* **PAGE TEXT**
^^^^^^^^

Statistical designation

These statistics are labelled as "official statistics in development". They are based on information from the data sources described in this guide. We are developing how we collect the data and produce the statistics to improve their quality.

Once we have completed the developments, we will review the statistics with the Statistics Head of Profession. 

If the statistics meet trustworthiness, quality and value standards based on user feedback, we will remove the "official statistics in development" label to publish under the "official statistics" label. 

If they do not meet trustworthiness, quality and value standards, we will further develop them and might stop producing them.

If they were "accredited official statistics" before the start of the developments, we will ask the Office for Statistics Regulation (OSR) to reassess and re-accredit them.

We will inform users of the outcome of our, and any OSR, review and any changes.

How we quality assure the data and statistics

Strengths and limitations

Strengths

  • We use existing data to ensure feasibility and comparability with established frameworks.

  • These statistics benefit from the rigour of an accounting framework, which enables comparability of components, conceptual coherence, and aggregation.

^^^^^^^^

* **LISTED RECORDS**
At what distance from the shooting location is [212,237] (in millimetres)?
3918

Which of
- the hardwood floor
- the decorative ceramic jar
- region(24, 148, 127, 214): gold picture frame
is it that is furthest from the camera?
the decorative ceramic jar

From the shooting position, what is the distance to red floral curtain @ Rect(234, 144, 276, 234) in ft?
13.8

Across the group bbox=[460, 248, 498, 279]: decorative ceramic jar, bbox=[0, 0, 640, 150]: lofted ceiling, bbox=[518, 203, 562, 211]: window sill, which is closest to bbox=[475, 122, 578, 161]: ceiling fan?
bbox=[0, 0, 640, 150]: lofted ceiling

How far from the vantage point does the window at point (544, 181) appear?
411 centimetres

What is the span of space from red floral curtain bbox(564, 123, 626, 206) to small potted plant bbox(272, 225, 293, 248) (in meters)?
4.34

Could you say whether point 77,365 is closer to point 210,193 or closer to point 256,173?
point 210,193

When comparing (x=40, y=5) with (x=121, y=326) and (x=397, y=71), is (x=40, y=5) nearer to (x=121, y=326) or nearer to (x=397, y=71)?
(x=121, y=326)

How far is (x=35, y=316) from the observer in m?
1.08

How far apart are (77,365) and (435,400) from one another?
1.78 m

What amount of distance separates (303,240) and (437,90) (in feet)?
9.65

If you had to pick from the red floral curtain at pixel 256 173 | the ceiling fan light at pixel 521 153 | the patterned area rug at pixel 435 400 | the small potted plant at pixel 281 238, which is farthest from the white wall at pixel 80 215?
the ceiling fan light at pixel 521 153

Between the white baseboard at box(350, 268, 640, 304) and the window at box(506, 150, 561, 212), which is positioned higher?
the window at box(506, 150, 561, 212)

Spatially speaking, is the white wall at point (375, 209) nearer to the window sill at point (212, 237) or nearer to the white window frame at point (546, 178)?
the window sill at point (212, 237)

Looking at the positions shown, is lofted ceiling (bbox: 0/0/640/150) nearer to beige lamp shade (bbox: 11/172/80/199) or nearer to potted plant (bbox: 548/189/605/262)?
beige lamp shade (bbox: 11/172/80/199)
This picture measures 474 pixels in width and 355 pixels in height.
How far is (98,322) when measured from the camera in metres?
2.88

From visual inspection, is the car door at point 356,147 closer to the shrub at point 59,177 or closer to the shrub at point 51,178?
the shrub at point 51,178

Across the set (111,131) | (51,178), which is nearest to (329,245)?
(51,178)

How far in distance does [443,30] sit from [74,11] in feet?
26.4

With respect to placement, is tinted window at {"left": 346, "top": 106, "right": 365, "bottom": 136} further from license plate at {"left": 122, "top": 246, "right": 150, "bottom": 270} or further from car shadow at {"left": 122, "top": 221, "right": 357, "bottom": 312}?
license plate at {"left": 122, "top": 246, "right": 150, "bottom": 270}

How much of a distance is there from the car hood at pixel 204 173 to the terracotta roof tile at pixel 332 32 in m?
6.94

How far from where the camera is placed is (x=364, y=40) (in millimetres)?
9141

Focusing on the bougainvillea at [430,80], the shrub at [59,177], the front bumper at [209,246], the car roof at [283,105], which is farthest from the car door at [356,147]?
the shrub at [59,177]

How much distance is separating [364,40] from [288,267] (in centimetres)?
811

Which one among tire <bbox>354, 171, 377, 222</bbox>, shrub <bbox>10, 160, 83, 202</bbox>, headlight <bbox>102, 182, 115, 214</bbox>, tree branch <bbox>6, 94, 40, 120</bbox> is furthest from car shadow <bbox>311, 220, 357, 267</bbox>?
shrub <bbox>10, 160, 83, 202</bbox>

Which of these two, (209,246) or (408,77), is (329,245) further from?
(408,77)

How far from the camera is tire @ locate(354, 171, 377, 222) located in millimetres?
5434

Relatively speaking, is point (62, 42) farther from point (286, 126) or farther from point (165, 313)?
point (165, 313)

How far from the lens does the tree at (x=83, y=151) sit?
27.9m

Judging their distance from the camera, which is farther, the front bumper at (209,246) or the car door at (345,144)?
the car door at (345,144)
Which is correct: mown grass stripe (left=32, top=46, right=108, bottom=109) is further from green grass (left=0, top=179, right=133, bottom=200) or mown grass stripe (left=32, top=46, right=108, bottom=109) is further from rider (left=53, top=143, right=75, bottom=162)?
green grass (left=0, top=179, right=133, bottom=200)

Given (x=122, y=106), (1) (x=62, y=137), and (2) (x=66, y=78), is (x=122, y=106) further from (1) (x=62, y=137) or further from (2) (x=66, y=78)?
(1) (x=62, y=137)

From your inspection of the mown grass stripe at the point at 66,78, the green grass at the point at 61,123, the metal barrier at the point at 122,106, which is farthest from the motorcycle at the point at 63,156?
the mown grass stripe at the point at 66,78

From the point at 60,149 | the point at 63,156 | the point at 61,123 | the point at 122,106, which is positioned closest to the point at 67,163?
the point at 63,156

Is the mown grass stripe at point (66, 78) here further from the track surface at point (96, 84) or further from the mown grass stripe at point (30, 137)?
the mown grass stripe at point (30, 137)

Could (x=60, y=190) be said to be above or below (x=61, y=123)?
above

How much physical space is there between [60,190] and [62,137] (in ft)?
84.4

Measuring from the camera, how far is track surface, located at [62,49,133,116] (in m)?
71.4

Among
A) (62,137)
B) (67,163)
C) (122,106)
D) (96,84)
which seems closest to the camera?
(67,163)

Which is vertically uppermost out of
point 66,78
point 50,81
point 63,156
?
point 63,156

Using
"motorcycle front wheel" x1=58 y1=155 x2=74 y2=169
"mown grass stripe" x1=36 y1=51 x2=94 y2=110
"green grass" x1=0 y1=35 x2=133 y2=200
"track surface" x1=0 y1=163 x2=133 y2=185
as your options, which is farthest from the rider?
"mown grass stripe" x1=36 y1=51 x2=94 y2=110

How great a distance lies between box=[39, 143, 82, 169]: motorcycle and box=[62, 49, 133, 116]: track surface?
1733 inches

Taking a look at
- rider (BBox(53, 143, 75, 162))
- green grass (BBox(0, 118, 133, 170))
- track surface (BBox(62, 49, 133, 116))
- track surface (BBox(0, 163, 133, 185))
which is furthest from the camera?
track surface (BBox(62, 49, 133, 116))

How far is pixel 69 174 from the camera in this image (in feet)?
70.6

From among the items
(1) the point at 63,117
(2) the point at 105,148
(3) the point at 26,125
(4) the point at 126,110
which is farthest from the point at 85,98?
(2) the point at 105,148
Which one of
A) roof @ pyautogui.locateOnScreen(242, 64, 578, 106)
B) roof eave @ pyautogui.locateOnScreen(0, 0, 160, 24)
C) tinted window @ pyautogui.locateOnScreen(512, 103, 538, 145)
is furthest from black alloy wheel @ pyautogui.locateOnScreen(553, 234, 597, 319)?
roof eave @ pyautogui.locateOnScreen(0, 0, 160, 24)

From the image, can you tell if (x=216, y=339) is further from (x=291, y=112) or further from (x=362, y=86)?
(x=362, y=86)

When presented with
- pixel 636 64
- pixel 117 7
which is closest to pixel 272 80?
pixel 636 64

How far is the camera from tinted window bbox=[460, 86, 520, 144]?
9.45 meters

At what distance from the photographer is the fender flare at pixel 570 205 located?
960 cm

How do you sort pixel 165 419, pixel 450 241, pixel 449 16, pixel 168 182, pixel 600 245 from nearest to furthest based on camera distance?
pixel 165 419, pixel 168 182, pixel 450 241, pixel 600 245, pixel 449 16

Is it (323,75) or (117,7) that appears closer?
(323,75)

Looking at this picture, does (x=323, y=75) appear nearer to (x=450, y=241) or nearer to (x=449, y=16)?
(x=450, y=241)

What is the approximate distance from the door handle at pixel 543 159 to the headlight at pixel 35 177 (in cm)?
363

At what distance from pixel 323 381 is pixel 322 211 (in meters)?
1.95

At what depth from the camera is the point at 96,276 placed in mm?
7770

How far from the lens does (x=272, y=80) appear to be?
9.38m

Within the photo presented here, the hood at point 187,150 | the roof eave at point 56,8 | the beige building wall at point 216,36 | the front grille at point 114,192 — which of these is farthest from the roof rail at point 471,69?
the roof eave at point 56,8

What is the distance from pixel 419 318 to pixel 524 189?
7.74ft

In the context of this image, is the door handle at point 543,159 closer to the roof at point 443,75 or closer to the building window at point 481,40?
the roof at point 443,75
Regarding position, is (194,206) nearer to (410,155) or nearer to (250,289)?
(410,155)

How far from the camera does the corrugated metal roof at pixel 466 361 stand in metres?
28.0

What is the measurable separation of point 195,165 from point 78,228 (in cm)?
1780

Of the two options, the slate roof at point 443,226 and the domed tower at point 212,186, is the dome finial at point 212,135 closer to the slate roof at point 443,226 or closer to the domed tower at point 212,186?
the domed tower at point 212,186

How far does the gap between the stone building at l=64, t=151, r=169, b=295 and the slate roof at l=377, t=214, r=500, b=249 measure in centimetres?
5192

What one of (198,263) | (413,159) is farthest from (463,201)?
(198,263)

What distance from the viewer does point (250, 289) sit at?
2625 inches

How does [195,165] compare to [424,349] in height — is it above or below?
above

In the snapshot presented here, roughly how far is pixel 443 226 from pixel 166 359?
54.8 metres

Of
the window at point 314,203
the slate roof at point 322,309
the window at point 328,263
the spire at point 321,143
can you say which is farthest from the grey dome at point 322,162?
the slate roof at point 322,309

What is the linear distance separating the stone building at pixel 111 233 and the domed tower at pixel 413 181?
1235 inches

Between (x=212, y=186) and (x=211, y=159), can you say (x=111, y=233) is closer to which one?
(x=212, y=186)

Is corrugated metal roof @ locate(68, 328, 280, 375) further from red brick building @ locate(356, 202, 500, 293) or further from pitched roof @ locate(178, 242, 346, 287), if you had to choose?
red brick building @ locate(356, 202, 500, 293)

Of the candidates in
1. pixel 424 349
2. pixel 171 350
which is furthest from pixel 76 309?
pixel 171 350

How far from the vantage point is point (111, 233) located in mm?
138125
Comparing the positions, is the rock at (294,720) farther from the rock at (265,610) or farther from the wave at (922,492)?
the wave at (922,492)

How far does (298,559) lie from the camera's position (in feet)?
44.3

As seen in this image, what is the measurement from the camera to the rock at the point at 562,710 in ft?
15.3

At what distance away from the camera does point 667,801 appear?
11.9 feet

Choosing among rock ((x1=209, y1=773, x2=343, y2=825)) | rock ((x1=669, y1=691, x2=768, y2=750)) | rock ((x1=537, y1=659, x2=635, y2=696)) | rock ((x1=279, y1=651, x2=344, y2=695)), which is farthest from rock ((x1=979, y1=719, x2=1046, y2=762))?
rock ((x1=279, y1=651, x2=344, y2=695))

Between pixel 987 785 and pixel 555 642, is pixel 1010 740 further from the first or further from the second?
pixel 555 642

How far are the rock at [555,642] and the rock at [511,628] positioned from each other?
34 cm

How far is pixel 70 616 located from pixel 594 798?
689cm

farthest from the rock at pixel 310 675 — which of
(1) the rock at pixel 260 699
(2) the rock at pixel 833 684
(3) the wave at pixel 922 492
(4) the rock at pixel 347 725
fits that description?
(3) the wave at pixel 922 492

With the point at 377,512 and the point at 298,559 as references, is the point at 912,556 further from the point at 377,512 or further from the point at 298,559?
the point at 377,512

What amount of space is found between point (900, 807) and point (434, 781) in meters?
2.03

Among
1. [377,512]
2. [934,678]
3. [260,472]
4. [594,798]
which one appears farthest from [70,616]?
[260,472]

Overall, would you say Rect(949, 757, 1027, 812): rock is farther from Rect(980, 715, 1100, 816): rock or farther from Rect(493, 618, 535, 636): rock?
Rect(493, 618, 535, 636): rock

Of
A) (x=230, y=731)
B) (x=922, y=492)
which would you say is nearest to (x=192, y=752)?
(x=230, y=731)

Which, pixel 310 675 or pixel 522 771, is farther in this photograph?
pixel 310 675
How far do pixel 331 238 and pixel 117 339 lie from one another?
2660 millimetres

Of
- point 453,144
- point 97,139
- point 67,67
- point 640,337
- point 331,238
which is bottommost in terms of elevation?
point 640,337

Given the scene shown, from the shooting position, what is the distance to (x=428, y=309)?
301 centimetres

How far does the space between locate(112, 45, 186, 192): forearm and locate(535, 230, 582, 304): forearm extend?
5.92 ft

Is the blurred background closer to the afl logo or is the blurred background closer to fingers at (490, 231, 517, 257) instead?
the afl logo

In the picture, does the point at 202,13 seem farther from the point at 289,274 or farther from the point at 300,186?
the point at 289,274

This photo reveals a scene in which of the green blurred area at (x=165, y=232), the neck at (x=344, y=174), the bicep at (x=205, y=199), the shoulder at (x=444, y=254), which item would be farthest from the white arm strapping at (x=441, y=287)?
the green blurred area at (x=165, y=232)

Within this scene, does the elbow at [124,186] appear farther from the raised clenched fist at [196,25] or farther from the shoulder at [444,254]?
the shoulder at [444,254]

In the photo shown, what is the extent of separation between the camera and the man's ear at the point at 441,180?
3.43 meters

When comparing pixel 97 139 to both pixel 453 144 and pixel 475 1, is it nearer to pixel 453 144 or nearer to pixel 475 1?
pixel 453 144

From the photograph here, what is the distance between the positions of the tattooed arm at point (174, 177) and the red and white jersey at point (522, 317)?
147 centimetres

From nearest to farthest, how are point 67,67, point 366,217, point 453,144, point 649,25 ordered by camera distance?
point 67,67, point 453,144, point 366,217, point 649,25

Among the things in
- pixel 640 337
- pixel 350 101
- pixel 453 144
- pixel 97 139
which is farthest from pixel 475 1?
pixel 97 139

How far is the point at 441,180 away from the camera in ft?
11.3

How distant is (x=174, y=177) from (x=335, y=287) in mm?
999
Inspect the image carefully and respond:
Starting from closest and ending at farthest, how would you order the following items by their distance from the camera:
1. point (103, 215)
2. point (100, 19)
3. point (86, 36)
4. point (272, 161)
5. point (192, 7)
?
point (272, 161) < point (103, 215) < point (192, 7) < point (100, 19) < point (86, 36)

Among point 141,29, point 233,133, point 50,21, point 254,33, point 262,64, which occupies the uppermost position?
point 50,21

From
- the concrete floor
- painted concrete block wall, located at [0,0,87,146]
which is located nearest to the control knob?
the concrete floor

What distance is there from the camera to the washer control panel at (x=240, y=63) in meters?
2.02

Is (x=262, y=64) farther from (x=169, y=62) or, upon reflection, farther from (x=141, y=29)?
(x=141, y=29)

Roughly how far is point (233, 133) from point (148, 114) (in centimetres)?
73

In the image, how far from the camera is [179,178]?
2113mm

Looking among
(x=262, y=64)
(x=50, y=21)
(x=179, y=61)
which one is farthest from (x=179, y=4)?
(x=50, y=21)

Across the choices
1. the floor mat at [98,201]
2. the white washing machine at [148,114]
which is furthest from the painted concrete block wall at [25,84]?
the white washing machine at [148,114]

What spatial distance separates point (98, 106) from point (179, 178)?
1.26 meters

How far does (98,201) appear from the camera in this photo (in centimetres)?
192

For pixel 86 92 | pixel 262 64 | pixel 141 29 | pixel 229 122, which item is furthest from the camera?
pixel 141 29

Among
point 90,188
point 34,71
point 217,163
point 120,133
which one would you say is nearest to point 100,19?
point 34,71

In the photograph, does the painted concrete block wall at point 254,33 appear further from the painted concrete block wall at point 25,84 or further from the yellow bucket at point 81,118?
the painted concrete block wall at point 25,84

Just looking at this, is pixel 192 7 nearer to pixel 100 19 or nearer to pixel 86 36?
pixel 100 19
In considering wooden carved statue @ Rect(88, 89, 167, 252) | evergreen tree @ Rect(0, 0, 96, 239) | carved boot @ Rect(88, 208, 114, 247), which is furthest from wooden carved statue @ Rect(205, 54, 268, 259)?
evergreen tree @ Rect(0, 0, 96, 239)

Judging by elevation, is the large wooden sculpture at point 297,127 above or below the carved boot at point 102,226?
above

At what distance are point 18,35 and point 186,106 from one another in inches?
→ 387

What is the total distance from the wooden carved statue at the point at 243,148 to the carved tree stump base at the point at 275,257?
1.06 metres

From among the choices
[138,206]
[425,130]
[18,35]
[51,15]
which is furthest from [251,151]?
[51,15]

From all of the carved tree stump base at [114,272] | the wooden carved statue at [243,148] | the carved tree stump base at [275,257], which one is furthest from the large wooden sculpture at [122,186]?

^^^^^^^^

* **WHAT TO WORK ON**
Reproduce word for word the part of the statistical designation text from "If they do not" to "with established frameworks.".

* **FULL OUTPUT**
If they do not meet trustworthiness, quality and value standards, we will further develop them and might stop producing them.

If they were "accredited official statistics" before the start of the developments, we will ask the Office for Statistics Regulation (OSR) to reassess and re-accredit them.

We will inform users of the outcome of our, and any OSR, review and any changes.

How we quality assure the data and statistics

Strengths and limitations

Strengths

  • We use existing data to ensure feasibility and comparability with established frameworks.